INPUT MATERIAL start

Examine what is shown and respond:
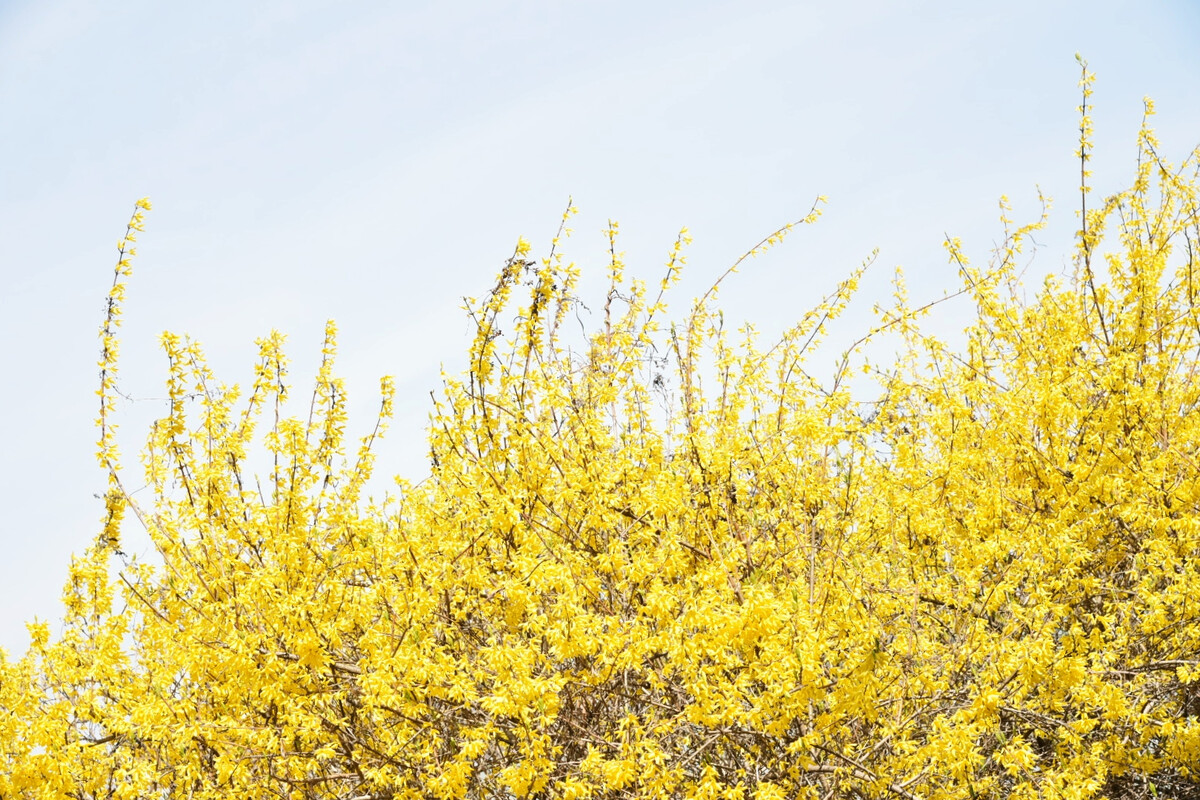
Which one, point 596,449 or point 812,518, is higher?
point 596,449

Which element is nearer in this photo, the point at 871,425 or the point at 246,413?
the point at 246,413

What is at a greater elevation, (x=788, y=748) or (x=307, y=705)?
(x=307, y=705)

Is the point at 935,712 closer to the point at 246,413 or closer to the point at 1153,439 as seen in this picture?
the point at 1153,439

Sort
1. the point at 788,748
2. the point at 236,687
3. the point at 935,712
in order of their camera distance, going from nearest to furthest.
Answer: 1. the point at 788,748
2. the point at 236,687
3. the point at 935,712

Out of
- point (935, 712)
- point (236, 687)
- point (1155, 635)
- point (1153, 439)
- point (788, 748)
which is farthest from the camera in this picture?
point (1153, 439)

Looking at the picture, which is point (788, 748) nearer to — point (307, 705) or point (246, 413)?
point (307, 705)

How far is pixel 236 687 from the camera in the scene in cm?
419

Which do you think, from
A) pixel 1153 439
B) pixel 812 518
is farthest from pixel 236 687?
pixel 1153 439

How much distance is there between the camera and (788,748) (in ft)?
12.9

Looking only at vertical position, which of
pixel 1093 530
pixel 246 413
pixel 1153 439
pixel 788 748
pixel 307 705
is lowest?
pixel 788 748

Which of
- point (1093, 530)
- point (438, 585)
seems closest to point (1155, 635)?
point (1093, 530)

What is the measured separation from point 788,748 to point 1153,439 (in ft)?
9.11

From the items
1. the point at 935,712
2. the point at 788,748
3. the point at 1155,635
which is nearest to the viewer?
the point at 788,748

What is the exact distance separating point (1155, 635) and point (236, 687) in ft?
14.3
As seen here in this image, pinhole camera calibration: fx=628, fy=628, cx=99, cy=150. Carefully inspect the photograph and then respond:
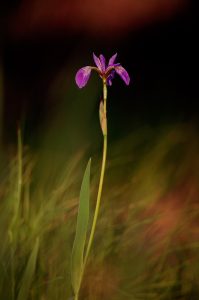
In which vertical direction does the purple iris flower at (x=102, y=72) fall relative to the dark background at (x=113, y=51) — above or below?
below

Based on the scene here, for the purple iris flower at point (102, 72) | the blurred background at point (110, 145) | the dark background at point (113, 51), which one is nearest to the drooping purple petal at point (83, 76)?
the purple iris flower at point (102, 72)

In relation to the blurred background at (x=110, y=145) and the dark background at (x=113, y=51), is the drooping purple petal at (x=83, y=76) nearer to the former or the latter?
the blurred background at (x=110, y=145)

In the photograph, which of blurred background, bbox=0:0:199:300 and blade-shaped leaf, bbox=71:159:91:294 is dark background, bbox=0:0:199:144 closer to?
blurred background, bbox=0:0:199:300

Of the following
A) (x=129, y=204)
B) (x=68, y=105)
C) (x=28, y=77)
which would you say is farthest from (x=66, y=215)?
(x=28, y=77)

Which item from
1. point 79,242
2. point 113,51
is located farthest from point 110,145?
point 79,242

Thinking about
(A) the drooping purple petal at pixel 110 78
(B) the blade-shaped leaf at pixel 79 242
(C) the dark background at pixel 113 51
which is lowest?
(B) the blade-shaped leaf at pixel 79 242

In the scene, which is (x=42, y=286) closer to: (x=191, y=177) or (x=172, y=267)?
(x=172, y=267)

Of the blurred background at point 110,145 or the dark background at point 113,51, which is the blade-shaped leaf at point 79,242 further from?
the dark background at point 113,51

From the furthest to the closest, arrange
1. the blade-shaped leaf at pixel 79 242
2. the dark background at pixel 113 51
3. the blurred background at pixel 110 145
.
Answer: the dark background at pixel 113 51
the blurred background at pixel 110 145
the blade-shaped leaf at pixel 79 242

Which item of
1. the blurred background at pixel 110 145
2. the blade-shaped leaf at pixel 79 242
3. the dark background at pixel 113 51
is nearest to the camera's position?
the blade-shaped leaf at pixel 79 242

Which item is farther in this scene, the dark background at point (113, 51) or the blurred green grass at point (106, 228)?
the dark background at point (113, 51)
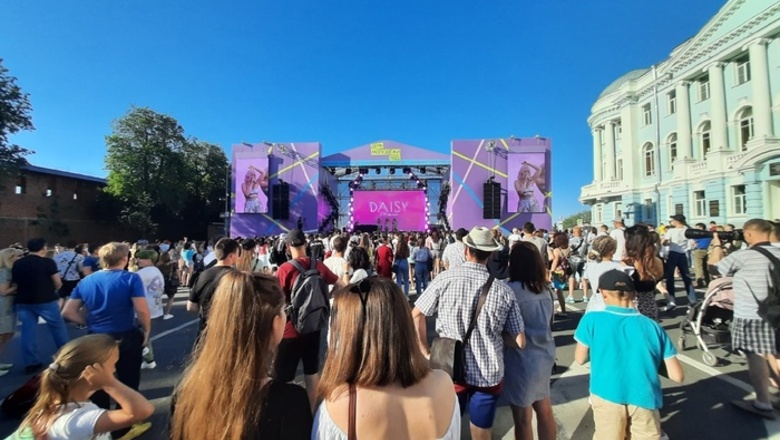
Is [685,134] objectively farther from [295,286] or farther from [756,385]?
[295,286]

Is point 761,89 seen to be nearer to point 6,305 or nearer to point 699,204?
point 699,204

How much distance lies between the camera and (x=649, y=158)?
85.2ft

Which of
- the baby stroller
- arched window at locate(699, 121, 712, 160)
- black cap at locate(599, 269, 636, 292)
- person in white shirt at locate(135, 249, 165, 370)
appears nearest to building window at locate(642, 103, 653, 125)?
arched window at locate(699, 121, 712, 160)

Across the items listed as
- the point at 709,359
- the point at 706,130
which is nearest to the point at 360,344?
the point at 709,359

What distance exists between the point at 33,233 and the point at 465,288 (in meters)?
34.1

INPUT MATERIAL end
INPUT MATERIAL start

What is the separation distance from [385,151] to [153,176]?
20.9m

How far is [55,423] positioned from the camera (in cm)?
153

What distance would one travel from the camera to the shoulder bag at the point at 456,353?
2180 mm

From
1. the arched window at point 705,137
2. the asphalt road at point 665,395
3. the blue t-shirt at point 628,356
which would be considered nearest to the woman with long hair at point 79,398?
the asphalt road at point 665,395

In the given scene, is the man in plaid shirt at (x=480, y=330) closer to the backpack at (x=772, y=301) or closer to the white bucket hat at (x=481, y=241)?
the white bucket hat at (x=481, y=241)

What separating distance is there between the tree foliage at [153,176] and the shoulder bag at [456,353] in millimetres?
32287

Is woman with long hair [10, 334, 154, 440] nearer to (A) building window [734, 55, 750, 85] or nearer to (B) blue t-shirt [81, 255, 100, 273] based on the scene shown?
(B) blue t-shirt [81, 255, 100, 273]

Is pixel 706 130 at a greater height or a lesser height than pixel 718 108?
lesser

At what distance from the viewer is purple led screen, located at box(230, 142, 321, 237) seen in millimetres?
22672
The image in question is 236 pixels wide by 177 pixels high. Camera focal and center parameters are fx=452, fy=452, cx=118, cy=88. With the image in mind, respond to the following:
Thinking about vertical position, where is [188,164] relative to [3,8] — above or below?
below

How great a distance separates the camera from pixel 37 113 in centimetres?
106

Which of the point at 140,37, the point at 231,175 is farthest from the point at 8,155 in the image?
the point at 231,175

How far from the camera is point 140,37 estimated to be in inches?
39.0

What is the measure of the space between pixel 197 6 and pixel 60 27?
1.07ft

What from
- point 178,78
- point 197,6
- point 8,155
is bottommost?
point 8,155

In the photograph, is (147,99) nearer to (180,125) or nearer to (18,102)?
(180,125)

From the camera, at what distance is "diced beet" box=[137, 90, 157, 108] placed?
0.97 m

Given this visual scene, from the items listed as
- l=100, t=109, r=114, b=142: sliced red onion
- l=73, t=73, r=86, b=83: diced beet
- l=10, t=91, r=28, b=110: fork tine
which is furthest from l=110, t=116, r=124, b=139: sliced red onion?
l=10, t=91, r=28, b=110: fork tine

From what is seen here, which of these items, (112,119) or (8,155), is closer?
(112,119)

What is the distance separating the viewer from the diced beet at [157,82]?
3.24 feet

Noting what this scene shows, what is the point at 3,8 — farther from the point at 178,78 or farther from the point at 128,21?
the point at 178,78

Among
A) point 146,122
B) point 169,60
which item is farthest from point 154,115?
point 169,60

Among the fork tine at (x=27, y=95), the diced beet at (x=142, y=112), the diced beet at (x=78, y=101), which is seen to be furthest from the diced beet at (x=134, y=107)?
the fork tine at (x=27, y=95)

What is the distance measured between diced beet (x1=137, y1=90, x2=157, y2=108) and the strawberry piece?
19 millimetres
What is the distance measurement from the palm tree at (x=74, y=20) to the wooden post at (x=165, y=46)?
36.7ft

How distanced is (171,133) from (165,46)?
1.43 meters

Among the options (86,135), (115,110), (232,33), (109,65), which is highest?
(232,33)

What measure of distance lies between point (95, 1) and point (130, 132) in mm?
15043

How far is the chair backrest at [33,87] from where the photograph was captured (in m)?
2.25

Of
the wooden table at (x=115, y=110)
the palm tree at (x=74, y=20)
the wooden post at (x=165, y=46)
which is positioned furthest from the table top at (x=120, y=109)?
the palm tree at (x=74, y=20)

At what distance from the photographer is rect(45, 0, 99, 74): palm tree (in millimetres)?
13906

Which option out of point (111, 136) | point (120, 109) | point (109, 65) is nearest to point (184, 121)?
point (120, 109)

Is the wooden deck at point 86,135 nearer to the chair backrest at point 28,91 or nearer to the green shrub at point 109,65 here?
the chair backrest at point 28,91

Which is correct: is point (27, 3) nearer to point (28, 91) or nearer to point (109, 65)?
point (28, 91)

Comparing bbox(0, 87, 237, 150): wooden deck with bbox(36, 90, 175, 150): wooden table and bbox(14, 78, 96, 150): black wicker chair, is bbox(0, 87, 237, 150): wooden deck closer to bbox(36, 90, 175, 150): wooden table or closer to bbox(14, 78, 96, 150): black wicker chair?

INPUT MATERIAL end
INPUT MATERIAL start

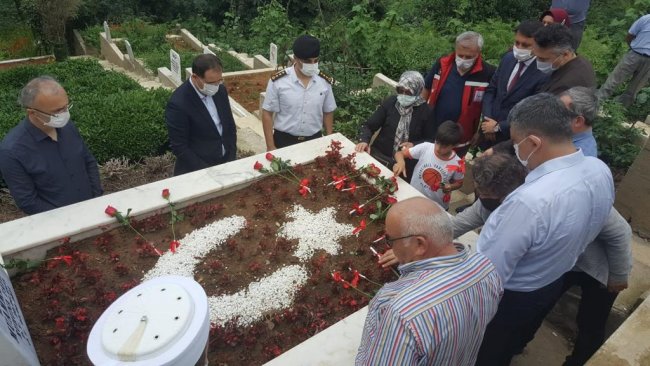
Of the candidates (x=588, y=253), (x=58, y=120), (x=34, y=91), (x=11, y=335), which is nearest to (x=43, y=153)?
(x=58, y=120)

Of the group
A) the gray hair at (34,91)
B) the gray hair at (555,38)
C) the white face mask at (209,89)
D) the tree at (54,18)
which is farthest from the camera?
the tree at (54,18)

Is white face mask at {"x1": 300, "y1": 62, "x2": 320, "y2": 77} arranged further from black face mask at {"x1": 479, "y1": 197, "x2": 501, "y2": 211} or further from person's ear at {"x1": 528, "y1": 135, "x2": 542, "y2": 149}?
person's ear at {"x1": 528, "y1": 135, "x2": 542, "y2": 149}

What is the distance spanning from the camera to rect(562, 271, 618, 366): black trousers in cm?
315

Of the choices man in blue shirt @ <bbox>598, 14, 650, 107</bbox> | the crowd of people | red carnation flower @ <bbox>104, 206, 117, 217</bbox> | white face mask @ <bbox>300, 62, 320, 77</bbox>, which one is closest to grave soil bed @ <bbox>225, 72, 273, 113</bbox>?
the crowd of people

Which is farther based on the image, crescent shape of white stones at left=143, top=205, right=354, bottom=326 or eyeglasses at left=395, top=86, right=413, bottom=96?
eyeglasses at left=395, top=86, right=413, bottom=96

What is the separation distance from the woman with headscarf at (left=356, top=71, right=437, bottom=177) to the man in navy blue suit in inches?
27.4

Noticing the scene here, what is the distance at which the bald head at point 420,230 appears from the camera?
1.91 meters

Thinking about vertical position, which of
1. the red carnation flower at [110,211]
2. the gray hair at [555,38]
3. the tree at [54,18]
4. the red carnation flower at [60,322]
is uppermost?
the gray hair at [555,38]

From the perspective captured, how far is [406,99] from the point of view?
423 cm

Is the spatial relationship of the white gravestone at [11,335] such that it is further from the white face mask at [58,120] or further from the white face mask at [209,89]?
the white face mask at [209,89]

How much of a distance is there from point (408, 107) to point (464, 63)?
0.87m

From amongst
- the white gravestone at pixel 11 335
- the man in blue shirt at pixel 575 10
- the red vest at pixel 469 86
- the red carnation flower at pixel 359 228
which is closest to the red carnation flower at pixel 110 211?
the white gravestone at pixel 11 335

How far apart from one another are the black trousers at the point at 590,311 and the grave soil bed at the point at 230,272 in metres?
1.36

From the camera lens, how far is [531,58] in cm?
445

INPUT MATERIAL end

Locate every line in the data above that contains the word "farther" and copy each of those lines. Case counts.

Which item is farther in this scene, the dark background at point (113, 51) or the blurred green grass at point (106, 228)?
Is [685,134] objectively farther from [295,286] or farther from [756,385]?
Noting what this scene shows, what is the point at 3,8 — farther from the point at 178,78 or farther from the point at 128,21?
Which is farther based on the image, crescent shape of white stones at left=143, top=205, right=354, bottom=326 or eyeglasses at left=395, top=86, right=413, bottom=96?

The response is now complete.